Berlin Express is a 1948 American drama film starring Robert Ryan, Merle Oberon and Paul Lukas, and directed by Jacques Tourneur.

Thrown together by chance, a group of people search a city for a kidnapped peace activist. Set in Allied-occupied Germany, it was shot on location in post-World War II Frankfurt-am-Main (with exterior and interior shots of the IG Farben Building and its paternoster elevators) and Berlin. During the opening credits, a full-screen notice reads, "Actual scenes in Frankfurt and Berlin were photographed by authorisation of the United States Army of Occupation, the British Army of Occupation, the Soviet Army of Occupation."

Plot
Various people board a U.S. Army train, the Main Seiner, to Frankfurt.

Dr. Bernhardt tries to become better acquainted with the other passengers, but they all rebuff his overtures because he is a German. When Sterling realises who he is, this immediately changes the atmosphere. After retiring to his compartment, Bernhardt is killed by a bomb. While the others are questioned at the next stop, Frankfurt, they learn that the dead man was actually one of the doctor's bodyguards. Bernhardt had been posing as another passenger, and Lucienne is his secretary.

Bernhardt's deception does not last long. He is kidnapped from the busy railway station in broad daylight after he greets Walther, an old, trusted friend. The U.S. Army quickly institutes a search of the city, but when Lucienne begs her fellow travelers to help look for Bernhardt, they at first all decline. One by one, however, they change their minds.

Lucienne suggests they go see Walther, unaware that he has betrayed Bernhardt in return for his missing wife's location. When they get there, they discover only Walther's body, as he has hanged himself after discovering his wife was dead all along.

The group splits up to cover the city. Lindley accompanies Lucienne to various illegal nightclubs. At the last one, Lindley notices a woman smoking an unusually long cigarette, just like the ones Bernhardt likes. He picks up a discarded butt and shows Lucienne that it has a "B" monogram on it. When the woman turns out to be an entertainer, pretending to know the answers of questions posed by the customers, Lindley asks her where Bernhardt is. Her clown assistant impedes Lindley, allowing her to get away. When Lindley and Lucienne question Sergeant Barnes, the American soldier who was sitting with the woman beforehand, he reluctantly agrees to lead them to where she lives.

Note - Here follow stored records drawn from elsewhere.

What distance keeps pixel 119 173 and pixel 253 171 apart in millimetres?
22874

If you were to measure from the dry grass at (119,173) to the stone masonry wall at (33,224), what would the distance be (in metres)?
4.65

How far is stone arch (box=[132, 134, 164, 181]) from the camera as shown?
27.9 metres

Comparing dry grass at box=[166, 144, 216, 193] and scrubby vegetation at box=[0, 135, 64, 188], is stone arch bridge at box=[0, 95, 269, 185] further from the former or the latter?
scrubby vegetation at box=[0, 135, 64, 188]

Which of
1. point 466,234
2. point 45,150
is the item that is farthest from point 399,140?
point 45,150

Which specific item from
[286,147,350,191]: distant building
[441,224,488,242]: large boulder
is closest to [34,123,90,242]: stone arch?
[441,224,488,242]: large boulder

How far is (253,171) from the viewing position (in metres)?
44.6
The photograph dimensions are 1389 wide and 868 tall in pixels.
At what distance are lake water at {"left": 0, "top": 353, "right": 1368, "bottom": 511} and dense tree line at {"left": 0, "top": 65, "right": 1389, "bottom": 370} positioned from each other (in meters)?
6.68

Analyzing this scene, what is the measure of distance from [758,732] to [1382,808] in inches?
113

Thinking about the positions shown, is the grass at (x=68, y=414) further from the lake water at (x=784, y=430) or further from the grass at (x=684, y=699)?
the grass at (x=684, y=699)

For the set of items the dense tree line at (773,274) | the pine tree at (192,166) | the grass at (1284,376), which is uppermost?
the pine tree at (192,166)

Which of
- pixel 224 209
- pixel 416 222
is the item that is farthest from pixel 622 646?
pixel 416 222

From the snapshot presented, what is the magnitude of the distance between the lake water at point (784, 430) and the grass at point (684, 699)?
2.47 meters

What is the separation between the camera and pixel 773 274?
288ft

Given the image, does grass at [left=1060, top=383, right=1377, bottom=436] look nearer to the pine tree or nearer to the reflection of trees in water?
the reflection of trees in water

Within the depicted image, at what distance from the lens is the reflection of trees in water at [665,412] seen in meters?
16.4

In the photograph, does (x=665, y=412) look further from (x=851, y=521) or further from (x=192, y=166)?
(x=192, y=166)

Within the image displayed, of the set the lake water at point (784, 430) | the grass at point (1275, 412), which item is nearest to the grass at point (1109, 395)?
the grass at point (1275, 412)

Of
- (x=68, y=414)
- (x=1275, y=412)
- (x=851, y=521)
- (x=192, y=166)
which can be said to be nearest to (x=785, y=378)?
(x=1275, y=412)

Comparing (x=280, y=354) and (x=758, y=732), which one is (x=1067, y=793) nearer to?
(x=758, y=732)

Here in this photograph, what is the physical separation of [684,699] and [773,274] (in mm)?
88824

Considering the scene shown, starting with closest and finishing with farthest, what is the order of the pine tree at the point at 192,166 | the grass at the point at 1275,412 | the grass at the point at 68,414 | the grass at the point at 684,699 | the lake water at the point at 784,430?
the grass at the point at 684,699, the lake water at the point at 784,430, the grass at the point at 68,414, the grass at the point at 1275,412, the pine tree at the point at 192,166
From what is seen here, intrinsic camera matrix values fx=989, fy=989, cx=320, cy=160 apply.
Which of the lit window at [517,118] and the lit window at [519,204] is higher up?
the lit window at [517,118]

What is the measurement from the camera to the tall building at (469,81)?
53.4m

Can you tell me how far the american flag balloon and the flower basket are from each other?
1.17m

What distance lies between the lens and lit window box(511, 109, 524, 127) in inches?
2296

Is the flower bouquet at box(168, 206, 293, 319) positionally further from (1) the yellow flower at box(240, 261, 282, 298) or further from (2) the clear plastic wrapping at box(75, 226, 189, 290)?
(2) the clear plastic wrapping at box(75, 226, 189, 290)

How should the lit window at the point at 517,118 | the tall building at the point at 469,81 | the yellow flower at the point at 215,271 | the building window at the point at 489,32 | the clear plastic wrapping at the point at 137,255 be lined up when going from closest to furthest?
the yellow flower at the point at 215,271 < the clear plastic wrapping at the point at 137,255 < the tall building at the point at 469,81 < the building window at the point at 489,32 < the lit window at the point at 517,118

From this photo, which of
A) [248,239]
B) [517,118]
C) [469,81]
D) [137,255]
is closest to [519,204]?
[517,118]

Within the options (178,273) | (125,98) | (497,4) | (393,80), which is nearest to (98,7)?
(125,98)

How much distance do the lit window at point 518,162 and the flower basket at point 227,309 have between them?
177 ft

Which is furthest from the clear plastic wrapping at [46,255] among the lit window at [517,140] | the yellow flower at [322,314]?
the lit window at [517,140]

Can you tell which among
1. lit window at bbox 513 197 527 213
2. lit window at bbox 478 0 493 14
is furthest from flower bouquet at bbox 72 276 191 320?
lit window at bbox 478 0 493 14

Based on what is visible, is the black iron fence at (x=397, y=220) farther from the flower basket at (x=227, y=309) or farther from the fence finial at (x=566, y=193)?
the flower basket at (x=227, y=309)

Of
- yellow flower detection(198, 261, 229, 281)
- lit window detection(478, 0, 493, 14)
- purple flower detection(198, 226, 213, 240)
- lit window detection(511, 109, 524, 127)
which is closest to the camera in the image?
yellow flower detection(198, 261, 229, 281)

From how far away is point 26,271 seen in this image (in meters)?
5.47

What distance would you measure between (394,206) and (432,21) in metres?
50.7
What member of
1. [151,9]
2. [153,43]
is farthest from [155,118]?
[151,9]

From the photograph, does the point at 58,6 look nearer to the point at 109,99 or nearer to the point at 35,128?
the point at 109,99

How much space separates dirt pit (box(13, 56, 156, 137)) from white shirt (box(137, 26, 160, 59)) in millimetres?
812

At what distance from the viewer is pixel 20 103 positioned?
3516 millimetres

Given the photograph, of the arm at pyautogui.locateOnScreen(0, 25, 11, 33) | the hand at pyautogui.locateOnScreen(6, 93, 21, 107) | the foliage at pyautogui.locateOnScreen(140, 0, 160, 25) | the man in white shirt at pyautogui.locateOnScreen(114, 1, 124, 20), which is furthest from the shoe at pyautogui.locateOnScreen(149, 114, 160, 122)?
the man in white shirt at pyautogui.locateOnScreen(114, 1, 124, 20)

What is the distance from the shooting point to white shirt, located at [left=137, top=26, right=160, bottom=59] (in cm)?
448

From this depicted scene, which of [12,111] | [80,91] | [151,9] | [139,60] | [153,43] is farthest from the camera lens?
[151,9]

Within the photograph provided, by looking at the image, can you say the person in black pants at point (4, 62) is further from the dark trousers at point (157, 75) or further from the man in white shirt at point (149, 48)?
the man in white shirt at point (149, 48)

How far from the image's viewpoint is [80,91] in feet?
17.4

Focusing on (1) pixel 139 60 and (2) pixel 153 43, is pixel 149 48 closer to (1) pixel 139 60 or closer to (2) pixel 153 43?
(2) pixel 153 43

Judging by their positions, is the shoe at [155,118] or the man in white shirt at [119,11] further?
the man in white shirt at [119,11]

When they get to an abandoned brewery, Barnes turns out to be working with the kidnappers. Now all three are prisoners. However, an undercover agent had knocked out the clown and taken his place, accompanying the others to the hideout. He is shot when the real clown shows up, but manages to get back to the nightclub and inform the authorities where Bernhardt is being held. American soldiers break in just as Bernhardt and Lucienne are about to be shot and free the three unharmed. Kessler, the ringleader, is killed by Perrot, who turns out to be Bernhardt's would-be assassin.

The passengers board the connecting Berliner 2 train for Berlin. Perrot suggests that each of them take a turn guarding Bernhardt in his compartment. Lindley pieces together various lies Perrot had told and recalls that he knew that the bomb was made from a grenade. The others dismiss his suspicions, but Lindley sees Perrot strangling Bernhardt in the reflection from a passing train and saves the doctor's life. Perrot is shot dead as he tries to flee.

Cast
 Merle Oberon as Lucienne
 Robert Ryan as Robert Lindley
 Charles Korvin as Perrot
 Paul Lukas as Dr. Bernhardt
 Robert Coote as Sterling
 Reinhold Schünzel as Walther
 Roman Toporow as Lt. Maxim
 Peter von Zerneck as Hans Schmidt
 Otto Waldis as Kessler
 Fritz Kortner as Franzen
 Michael Harvey as Sgt. Barnes
 Tom Keene as Major
 Charles McGraw as USFET Col. Johns
 Marle Hayden as Maja the Mind Reader
 Paul Stewart as Narrator (uncredited)

Production
According to Eddie Muller, a Turner Classic Movies host, Merle Oberon insisted on Lucien Ballard, her husband, being the cinematographer because he had developed techniques to hide the scars she had as a result of a car accident.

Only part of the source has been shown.